Incoming or Outgoing Cinnections

I have a Digi One SP and I’m still confused in how to set it up regarding the terms incoming and outgoing connections.

Basically I have a serial device connected to the Digi One SP with information that I want others to be able to access from the serial device. So this would be an outgoing connection, right? Others will access the serial device from around the globe on a 7/24 basis. All the data is outgoing to their PC’s.

What is confusing is that other sites are incoming trying to access the serial device through the Digi One SP.

So to set the record straight do I set up the serial port configuration for Incoming network connections or outgoing network connections using TCP?

Regards,

John

For outgoing you need to KNOW the IP address of the remote. I assume in your situation, only the IP of the DOSP is known. Thus the DOSP needs to sit passively and quietly waiting for incoming connections.

Make sure you enable the TCP Keepalives on the Network + Advanced Setting page of the DOSP. I wish it were on by default, but historically it wasn’t and now we have big customers who expect it to be off. I’d put settings for 4 minutes and 30 seconds, with a probe interval of 30 seconds. You need this to make your remote access to your shared DOSP robust. Most Cisco-grade routers will “drop” ungracefully idle TCP sockets after 5 minutes and without TCP Keepalives set the DOSP may NOT detect that it no longer has a remote host attached.

Remember, the DOSP can ONLY be connected to 1 remote host at a time. So if it does NOT detect the loss of a connection, even the previously connected host will NOT be able to reconnect.

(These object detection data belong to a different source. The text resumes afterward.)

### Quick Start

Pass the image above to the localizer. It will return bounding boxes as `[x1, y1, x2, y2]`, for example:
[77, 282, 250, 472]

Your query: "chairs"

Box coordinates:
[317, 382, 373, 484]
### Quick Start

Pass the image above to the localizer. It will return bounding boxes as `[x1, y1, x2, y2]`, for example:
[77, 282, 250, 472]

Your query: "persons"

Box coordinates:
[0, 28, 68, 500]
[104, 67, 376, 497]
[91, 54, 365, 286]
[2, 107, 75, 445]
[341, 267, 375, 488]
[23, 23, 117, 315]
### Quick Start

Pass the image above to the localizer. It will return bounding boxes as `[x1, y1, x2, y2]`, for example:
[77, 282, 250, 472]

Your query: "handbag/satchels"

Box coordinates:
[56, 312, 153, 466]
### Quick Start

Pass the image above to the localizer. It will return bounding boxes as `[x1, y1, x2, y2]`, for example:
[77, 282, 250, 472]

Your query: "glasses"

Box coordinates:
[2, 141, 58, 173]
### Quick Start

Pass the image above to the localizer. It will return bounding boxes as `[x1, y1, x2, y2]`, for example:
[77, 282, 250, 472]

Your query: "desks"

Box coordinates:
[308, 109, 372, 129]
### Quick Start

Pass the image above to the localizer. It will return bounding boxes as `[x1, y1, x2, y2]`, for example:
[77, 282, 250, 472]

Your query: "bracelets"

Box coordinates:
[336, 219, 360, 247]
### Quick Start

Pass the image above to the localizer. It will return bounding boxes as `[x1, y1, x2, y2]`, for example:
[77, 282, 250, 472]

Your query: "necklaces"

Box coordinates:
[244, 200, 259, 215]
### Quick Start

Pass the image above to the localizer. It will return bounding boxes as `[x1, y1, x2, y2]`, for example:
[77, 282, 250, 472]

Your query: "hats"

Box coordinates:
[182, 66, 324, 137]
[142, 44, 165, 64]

The serial port data can be accessed using both reverse telnet and “connect” from the unit itself. The following application guide should be helpful:

http://ftp.digi.com/support/techsupport/hardware/portserver/rtelnet.html

Thanks for the tip on the application guide web link in the first section of Basic PortServer Configuration I follow the guide and at the third step

  1. set config

  2. #> set config ip=[the_ip_you_want_to_assign_to_the_portserver]

3.#> boot action=reset rebooting…

The program just keeps rebooting in the mode you see and will not reboot properly. It looks like it’s stuck in the rebooting mode

Can’t I do the same thing in the Web Interface?

How do I turn DHCP off in command prompt?

Thanks in advance.

John

What does the acronym DOSP mean?

Regards,

John

Lynn,

Thanks again in advance for your patience and assistance in answering my posts.

From what I gather and the info you are providing, I need to know the remote IP address that is accessing my outgoing data feed that is connected to my Digi SP One.

I’m a bit amiss on that because I thought anyone could access the data feed. I know of other sites that have a Telnet address and provide the IP address and port and when I enter the remote Telnet IP address and port in the input setting do of the application software I’m using… I get the outgoing feed no problem. Anyone on the internet can access the data feed and the provider didn’t know the IP address.

I’m still hazy on the terminology outgoing and incoming TCP connection? If you are accessing my data feed that is connected to my DIGI SP One, then it is an outgoing TCP connection, right? I’m sending the data to you . So it is outgoing, right? That is the application I’m using

Thanks in advance for your assistance. I’ll keep fiddling around and maybe if I get this router firewall thing cleared up. I’ll then be able to access the outgoing data from a remote site.

So only one remote site can connect to the outgoing data that I’m providing? How do I fix that so multiple remote sites can access the data simutaneously and concurrently?

Seems to me that if I send the data to my web page then multiple users would be able to view the data simutaneously.

Regards,

John

I am not sure what context you need this in/out going - but you seem to be backwards.

If I am remotely accessing your DOSP … then it is an incoming session per the DOSP (PC would see as outgoing PERHAPS). My PC orginates (clients) the connection and the DOSP terminates (serves) the connection. It may go OUT my Router, but it will be coming IN to your router & DOSP.

As mentioned, incoming in the context of the DOSP means it has no knowledge of who will connect. Outgoing means the DOSP will automatically connect outwards to a single, fixed remote and NO ONE on the internet can access the DOSP ever.